Game key carts solve that problem. Instead of just putting a one-time code, they can use game-key cart, which people can use multiple times.
As for games installing on internal memory instead of the cart, yes, it works like all other downloads. The game that have partial data on disc, or any update that’s downloaded. Or every single PS / Xbox game because they can’t run directly from optical drive, so you have to copy the full data, download the updates, and still can’t play without the disc.
You shouldn’t think of a “digital” game. Those who want digital will just download digital. You should think of it as a physical game that has very little data on cart and rest is all a download (like Doom: Dark Ages shared below, just 85MB on disk, rest is a download)
The biggest con IMO is that some companies who were willing to release a cart with full or partial data may decide to go for the game-key cart since it’s a official thing now, and average people buying it may not see any difference. So, I hope the collectors vote with wallet and ask the publishers to release full game on disk instead of using game-key carts.
So it’s a digital game with a physical lockout? All the problems of digital AND The problems of physical, with no true upside from either, how great!
The (only) advantage of Game Carts over digital is that you can resell them and lend them to people outside of your (digital) family.
The point is that you can still treat it like a physical game. So there are upsides in that you can borrow it to your friends or resell it.
If it is a game that gets updated often or requires updates to even play it (multiplayer games) then having the game data on the card is next to worthless anyways and just makes publishing the game more difficult because they can’t start manufacturing the cards until the game is 100% ready.
Nintendo’s audience goes for physical much more than the other consoles, much easier swapping cards than dealing with family sharing, a lot of their adult users collect games, and generally Nintendo games hold their value much more so being able to resell is important. So this is a compromise between what their users want and what they need for modern game development.
Slippery slope for sure if they start doing the same with single player games but there are valid reasons for them to do this, and the alternative is they just start forcing everyone to download all of their games which is even worse. MIG switch would never have been an issue for them if there just weren’t game card slots to begin with.
Of course end users should assume the store is going to get shutdown someday and their games will be inaccessible at that time. Nintendo needs to shutdown those stores so that a couple of generations later they can sell everyone the same games for the second/third/fourth time.
That’s not all I wrote, but yeah, I just shared my opinion and you don’t have to agree with any of it. If you don’t like it, you don’t like it.
It’s the important bit. You’re trying to make these sound good when they’re literally the worst of both worlds, you weird Nintendo fanboy
How are they worst of the digital world? No one who wants a digital will buy game-key cart, they will just go to e-shop and buy / download the game. This will effect the ones who buy physical though, and I did mention that.

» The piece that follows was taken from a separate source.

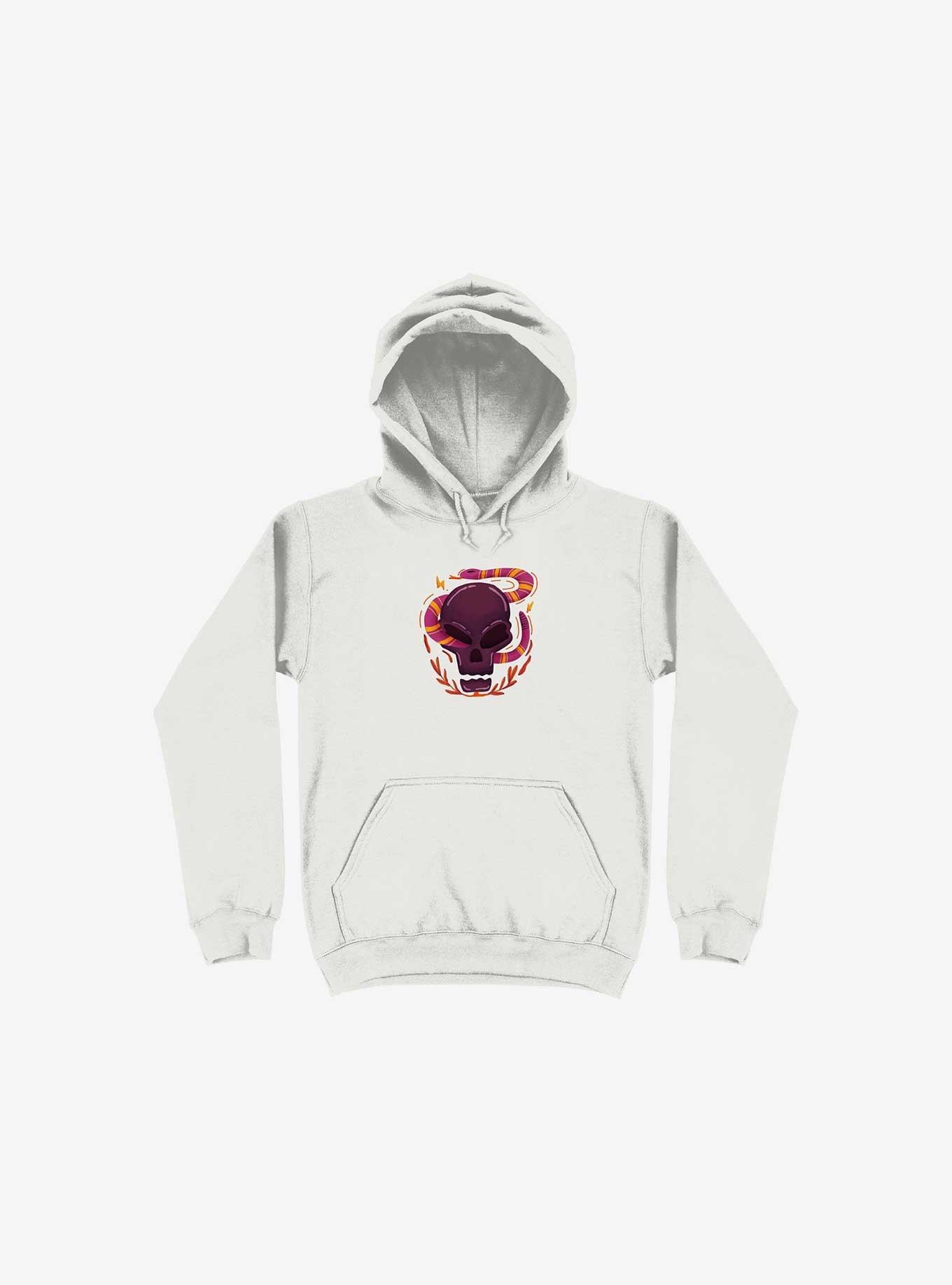 Skull Snake Illustration Hoodie, WHITE, hi-res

Anyways, I don’t mind discussing my point of view, as I said, it’s my opinion, you can agree or disagree, and maybe my logic is flawed, but if you just want to ignore that and run away with one sentence, that’s also your right, and I can’t do anything about it. 🙂
I bought the BG3 deluxe edition, which promises game on disk, soundtrack, etc.

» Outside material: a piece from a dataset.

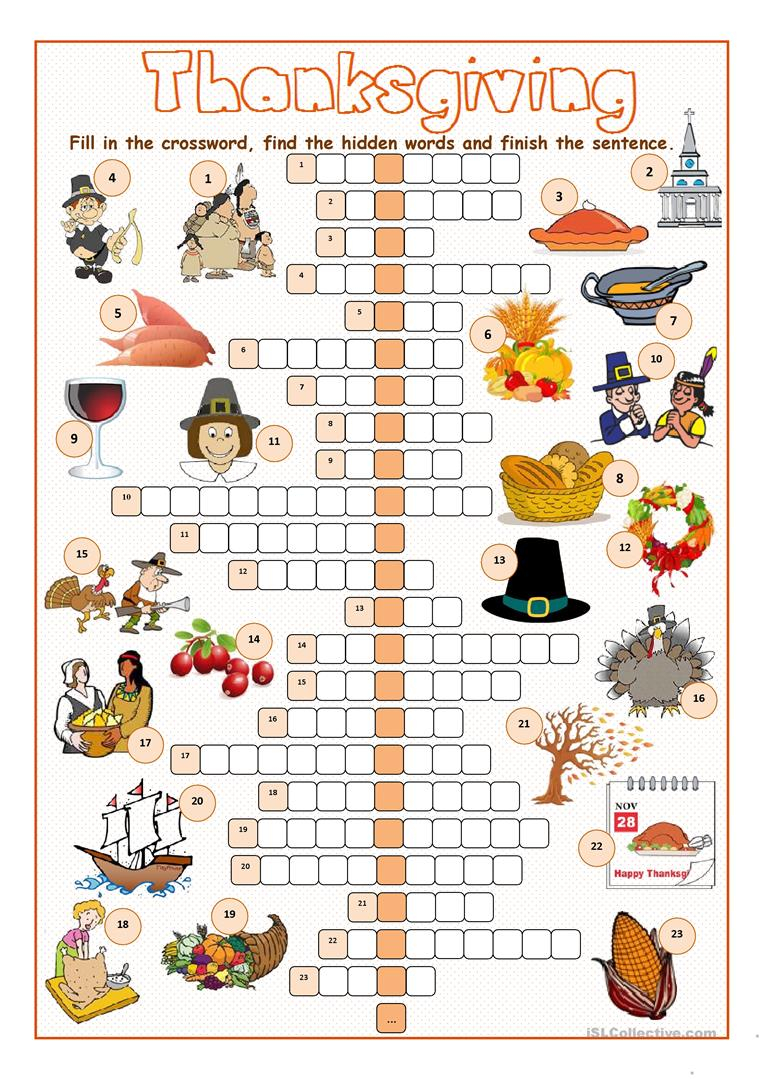 Thanksgiving Crossword Puzzle Printable Free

They delivered on everything except…the game disk is 26mb. It’s a branded steam installer for you to install so you can use the steam key they provided in the box. I have never before been so disappointed in a ‘physical’ game purchase.
I haven’t bought physical in a while, but hearing about such stories more and more. It sounds specially annoying when they do that with collectors edition. These are their hard-core fans / customers, at least don’t short-change them.